### WORK INSTRUCTIONS
Rewrite the items below, replacing each occurrence of "photo" with "image" and leaving everything else unchanged.
★ ★ ★ ★
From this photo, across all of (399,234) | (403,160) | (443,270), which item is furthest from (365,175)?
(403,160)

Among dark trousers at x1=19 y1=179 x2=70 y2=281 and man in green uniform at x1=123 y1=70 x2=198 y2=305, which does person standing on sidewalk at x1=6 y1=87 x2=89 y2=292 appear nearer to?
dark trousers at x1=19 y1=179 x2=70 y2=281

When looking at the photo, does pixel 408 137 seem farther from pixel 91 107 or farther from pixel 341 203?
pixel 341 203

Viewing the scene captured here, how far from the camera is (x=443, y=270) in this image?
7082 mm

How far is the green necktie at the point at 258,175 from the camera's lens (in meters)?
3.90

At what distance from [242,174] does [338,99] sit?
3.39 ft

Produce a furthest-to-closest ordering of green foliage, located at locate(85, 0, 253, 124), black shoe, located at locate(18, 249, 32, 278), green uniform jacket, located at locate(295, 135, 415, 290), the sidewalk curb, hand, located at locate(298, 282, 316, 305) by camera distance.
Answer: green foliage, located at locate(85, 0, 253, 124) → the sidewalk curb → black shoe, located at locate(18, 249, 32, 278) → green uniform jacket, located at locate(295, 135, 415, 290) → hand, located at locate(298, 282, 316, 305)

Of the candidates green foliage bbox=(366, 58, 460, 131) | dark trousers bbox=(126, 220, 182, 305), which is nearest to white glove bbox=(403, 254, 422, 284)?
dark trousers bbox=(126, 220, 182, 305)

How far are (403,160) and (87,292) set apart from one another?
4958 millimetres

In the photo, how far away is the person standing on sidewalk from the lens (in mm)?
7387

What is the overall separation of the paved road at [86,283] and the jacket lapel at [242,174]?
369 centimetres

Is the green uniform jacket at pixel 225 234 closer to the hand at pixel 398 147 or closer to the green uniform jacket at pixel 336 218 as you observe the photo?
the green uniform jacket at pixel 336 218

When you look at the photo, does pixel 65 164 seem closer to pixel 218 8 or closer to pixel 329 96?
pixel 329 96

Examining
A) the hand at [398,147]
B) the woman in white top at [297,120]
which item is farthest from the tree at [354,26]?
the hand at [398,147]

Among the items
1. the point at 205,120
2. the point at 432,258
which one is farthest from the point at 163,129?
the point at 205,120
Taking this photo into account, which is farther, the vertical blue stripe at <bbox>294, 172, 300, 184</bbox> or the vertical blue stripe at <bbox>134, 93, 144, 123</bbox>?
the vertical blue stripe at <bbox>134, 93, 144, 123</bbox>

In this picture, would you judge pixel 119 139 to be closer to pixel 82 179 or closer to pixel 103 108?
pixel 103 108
★ ★ ★ ★
### WRITTEN REPLY
From this image, across all of (399,234) | (403,160) | (443,270), which item is furthest from (365,175)?
(403,160)

Among dark trousers at x1=19 y1=179 x2=70 y2=281 and man in green uniform at x1=123 y1=70 x2=198 y2=305, which does person standing on sidewalk at x1=6 y1=87 x2=89 y2=292 appear nearer to?
dark trousers at x1=19 y1=179 x2=70 y2=281

When looking at the image, does pixel 408 137 seem farther from pixel 91 107 or farther from pixel 341 203?
pixel 341 203

Viewing the scene captured here, how far from the camera is (x=443, y=270) in this image?
7082 mm

How far is the green necktie at the point at 258,175 from the camera's lens (in meters)?
3.90

At what distance from [242,174] does [338,99] sit?
3.39 ft

Produce a furthest-to-closest ordering of green foliage, located at locate(85, 0, 253, 124), black shoe, located at locate(18, 249, 32, 278), green uniform jacket, located at locate(295, 135, 415, 290), the sidewalk curb, hand, located at locate(298, 282, 316, 305) by camera distance.
Answer: green foliage, located at locate(85, 0, 253, 124) → the sidewalk curb → black shoe, located at locate(18, 249, 32, 278) → green uniform jacket, located at locate(295, 135, 415, 290) → hand, located at locate(298, 282, 316, 305)

Of the candidates green foliage bbox=(366, 58, 460, 131) | dark trousers bbox=(126, 220, 182, 305), which is nearest to white glove bbox=(403, 254, 422, 284)?
dark trousers bbox=(126, 220, 182, 305)

How far are (403,160) and (87,292) set apart from one another?
4958 millimetres

In the image, how far away is the person standing on sidewalk from the lens (in mm)?
7387

What is the overall separation of the paved road at [86,283] and the jacket lapel at [242,174]?
369 centimetres

Is the green uniform jacket at pixel 225 234 closer to the hand at pixel 398 147 or closer to the green uniform jacket at pixel 336 218 as you observe the image?
the green uniform jacket at pixel 336 218

When you look at the image, does pixel 65 164 seem closer to pixel 218 8 or closer to pixel 329 96?
pixel 329 96

Examining
A) the hand at [398,147]
B) the woman in white top at [297,120]
which item is farthest from the tree at [354,26]?
the hand at [398,147]

Among the items
1. the point at 205,120
2. the point at 432,258
which one is farthest from the point at 163,129?
the point at 205,120
Taking this image into account, which is farther, the vertical blue stripe at <bbox>294, 172, 300, 184</bbox> or the vertical blue stripe at <bbox>134, 93, 144, 123</bbox>?
the vertical blue stripe at <bbox>134, 93, 144, 123</bbox>

In this picture, would you judge pixel 119 139 to be closer to pixel 82 179 or closer to pixel 103 108?
pixel 103 108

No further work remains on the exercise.